Juillet 1943, boulevard Ney à Paris. Rosine Draï, qui vit seule avec ses six enfants depuis que son mari, travaillant dans une boucherie casher s'est réfugié dans l'Aisnes, est prise dans une raffle avec ses trois ainés. Par précaution elle avait laissé dans une institution protestante caritative du quartier, dirigée par les pasteurs Charlet et Funé, ses trois enfants les plus jeunes. Quelques mois plus tard, Isaac Draï, sans nouvelles de sa famille, retourne un dimanche boulevard Ney. Un voisin zélé le repère sans doute. Quelques jours après les Allemands pénètrent dans la scierie où il travaille comme ouvrier dans l'Aisnes et l'arrêtent. Isaac, Rosine et leur trois ainés seront gazés à Auschwitz. Pierre, ainsi que sa soeur Nelly et son frère Paul seront sauvés, pris en charge avec d'autres orphelins de guerre par le pasteur Funé, son épouse et le pasteur Charlet.
Attendant depuis l'âge de ses trois ans le retour de ses parents, le jeune Pierre est en 1952 un enfant perturbé et indiscipliné. C'est pourquoi, il est envoyé dans un centre d'observation à Vitry puis à la République des enfants de Moulins-Vieux dans l'Isère. Dans cette institution aux pratiques pédagogiques innovantes et fondée en 1938 par Henri et Henriette Julien, Pierre s'épanouit tant bien que mal. Au terme « d'une enfance sans famille, sans personnalité, sans amour », Pierre Draï parvient à se construire professionellement, sentimentalement (après deux divorces) et spirituellement entre engagement dans le communisme et prise de conscience de son judaïsme (« par absence de transmission, mes racines ont été saccagées, mais pas complètement arrachées.»).

····················

## Série de consignes
(a) D'après l'extrait consacré à Pierre Draï, en quelle année et par qui la République des enfants de Moulins-Vieux a-t-elle été fondée ?
(b) Rédigez la suite de l'extrait consacré à Pierre Draï, en reprenant après sa dernière phrase.
Les données n'ont aucun lien avec l'extrait.

## Les données
····················

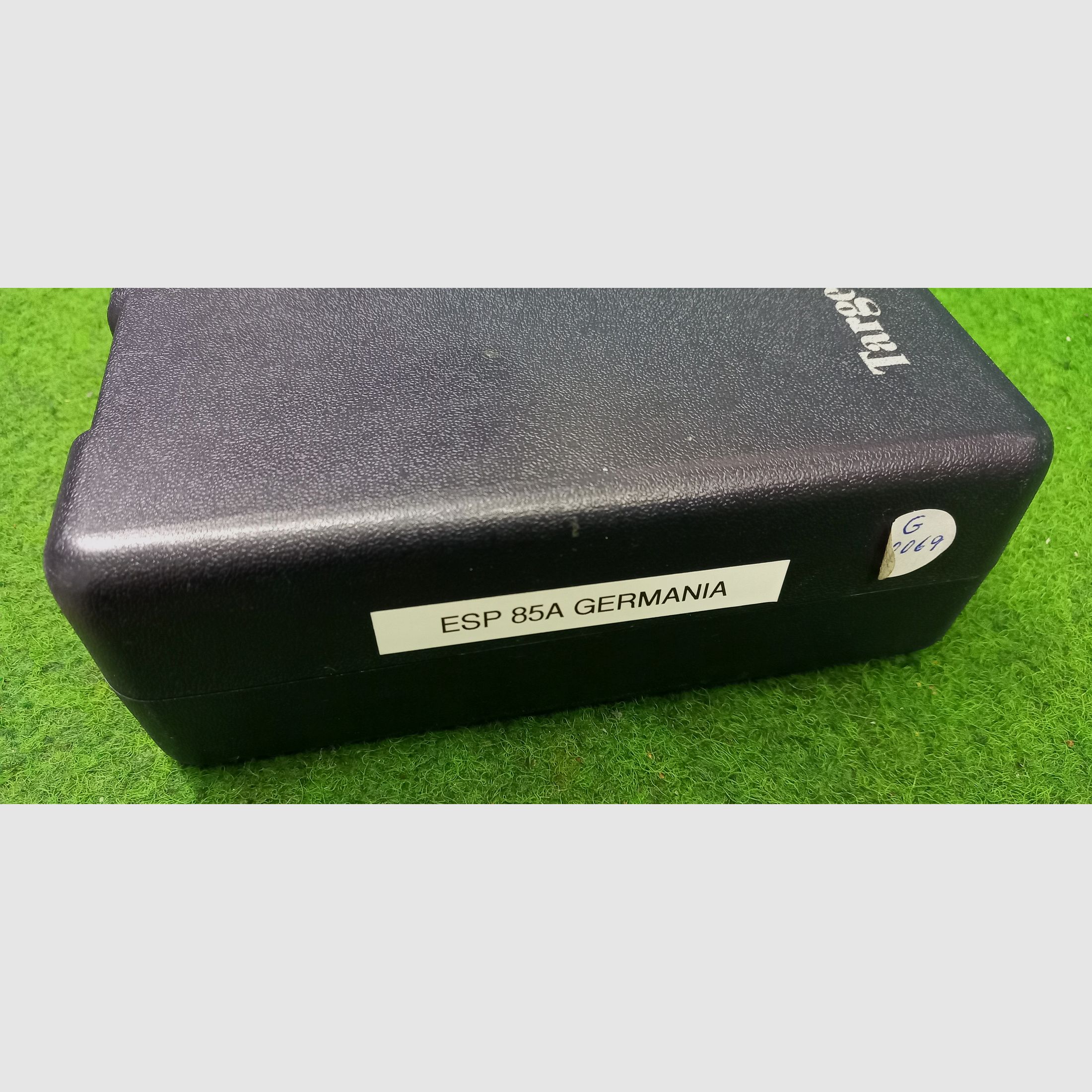 Erma ESP 85 Édition Allemagne en calibre .22Lr.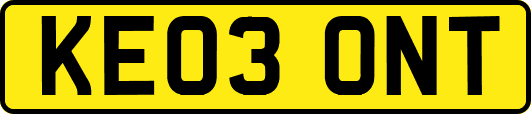 KE03ONT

····················

## Réponses aux consignes
(a) En 1938, par Henri et Henriette Julien.

(b)
Ce qui prévaut au terme de ce parcours, retracé avec sobriété et sincérité, c'est l'étonnement de s'en être sorti : car au départ, « je n'étais rien qu'un numéro. Certes la Nation réglait la facture de mon éducation mais j'étais seul. Ce n'était pas la Nation qui me berçait le soir. Ce n'était pas la Nation qui séchait mes larmes. Par contre, c'était la Nation qui décidait de m'envoyer là, ou là-bas, ou plus loin, pour déplacer le problème sans forcément le résoudre. »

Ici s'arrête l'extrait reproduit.